Spatial reasoning question records
——

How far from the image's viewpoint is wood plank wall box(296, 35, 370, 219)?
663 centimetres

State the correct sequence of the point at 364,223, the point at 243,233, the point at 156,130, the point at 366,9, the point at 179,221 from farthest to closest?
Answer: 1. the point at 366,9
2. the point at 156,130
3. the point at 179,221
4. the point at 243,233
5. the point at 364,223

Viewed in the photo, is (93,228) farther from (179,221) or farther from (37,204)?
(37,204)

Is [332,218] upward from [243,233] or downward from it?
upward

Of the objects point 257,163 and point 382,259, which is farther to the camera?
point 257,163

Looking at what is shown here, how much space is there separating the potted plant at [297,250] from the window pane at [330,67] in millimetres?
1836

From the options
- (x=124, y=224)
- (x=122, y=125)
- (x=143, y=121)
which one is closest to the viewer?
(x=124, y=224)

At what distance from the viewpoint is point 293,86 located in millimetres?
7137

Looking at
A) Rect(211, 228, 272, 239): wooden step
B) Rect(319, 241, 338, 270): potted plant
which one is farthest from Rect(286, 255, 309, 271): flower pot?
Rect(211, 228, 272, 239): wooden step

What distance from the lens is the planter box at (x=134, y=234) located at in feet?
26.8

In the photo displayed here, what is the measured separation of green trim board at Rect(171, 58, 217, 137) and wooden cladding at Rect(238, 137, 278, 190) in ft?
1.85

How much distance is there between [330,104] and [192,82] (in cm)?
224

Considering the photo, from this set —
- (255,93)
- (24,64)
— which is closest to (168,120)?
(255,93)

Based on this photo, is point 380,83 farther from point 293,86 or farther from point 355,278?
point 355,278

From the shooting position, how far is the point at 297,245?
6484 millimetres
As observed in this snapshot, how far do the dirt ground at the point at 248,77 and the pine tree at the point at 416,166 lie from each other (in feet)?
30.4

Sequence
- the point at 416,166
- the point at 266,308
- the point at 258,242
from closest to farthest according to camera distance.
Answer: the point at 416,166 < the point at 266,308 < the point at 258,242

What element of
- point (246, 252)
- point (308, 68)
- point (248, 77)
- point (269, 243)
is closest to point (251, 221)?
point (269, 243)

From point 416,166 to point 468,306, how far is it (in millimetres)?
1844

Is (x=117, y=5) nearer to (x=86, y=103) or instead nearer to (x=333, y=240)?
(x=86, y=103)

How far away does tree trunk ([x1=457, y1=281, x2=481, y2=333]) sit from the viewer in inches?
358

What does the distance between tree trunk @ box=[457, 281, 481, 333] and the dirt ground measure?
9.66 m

——

▸ Prompt:
Arrange all of the items above as a JSON list of strings, one string for each line, with blank lines left out.

▸ The result:
[
  "How far from the image's viewpoint is wood plank wall box(296, 35, 370, 219)?",
  "663 centimetres",
  "State the correct sequence of the point at 364,223, the point at 243,233, the point at 156,130, the point at 366,9, the point at 179,221 from farthest to closest?",
  "Answer: 1. the point at 366,9",
  "2. the point at 156,130",
  "3. the point at 179,221",
  "4. the point at 243,233",
  "5. the point at 364,223",
  "Viewed in the photo, is (93,228) farther from (179,221) or farther from (37,204)?",
  "(37,204)",
  "Is [332,218] upward from [243,233] or downward from it?",
  "upward",
  "Of the objects point 257,163 and point 382,259, which is farther to the camera?",
  "point 257,163",
  "Looking at what is shown here, how much space is there separating the potted plant at [297,250] from the window pane at [330,67] in millimetres?",
  "1836",
  "From the options",
  "- (x=124, y=224)",
  "- (x=122, y=125)",
  "- (x=143, y=121)",
  "which one is closest to the viewer?",
  "(x=124, y=224)",
  "At what distance from the viewpoint is point 293,86 located in millimetres?",
  "7137",
  "Looking at",
  "A) Rect(211, 228, 272, 239): wooden step",
  "B) Rect(319, 241, 338, 270): potted plant",
  "which one is farthest from Rect(286, 255, 309, 271): flower pot?",
  "Rect(211, 228, 272, 239): wooden step",
  "What distance from the lens is the planter box at (x=134, y=234) located at in feet?",
  "26.8",
  "In the photo displayed here, what is the measured separation of green trim board at Rect(171, 58, 217, 137) and wooden cladding at Rect(238, 137, 278, 190) in ft?",
  "1.85",
  "How much distance is there between [330,104] and [192,82] (in cm)?",
  "224",
  "Considering the photo, from this set —",
  "- (255,93)",
  "- (24,64)",
  "— which is closest to (168,120)?",
  "(255,93)",
  "Based on this photo, is point 380,83 farther from point 293,86 or farther from point 355,278?",
  "point 355,278",
  "From the shooting position, how far is the point at 297,245?",
  "6484 millimetres",
  "As observed in this snapshot, how far do the dirt ground at the point at 248,77 and the pine tree at the point at 416,166 lie from each other (in feet)?",
  "30.4",
  "Sequence",
  "- the point at 416,166",
  "- the point at 266,308",
  "- the point at 258,242",
  "from closest to farthest according to camera distance.",
  "Answer: the point at 416,166 < the point at 266,308 < the point at 258,242",
  "What element of",
  "- point (246, 252)",
  "- point (308, 68)",
  "- point (248, 77)",
  "- point (269, 243)",
  "is closest to point (251, 221)?",
  "point (269, 243)",
  "From point 416,166 to point 468,306, how far is it (in millimetres)?",
  "1844",
  "Is (x=117, y=5) nearer to (x=86, y=103) or instead nearer to (x=333, y=240)?",
  "(x=86, y=103)",
  "How far away does tree trunk ([x1=457, y1=281, x2=481, y2=333]) sit from the viewer in inches?",
  "358",
  "What does the distance between tree trunk @ box=[457, 281, 481, 333] and the dirt ground measure?",
  "9.66 m"
]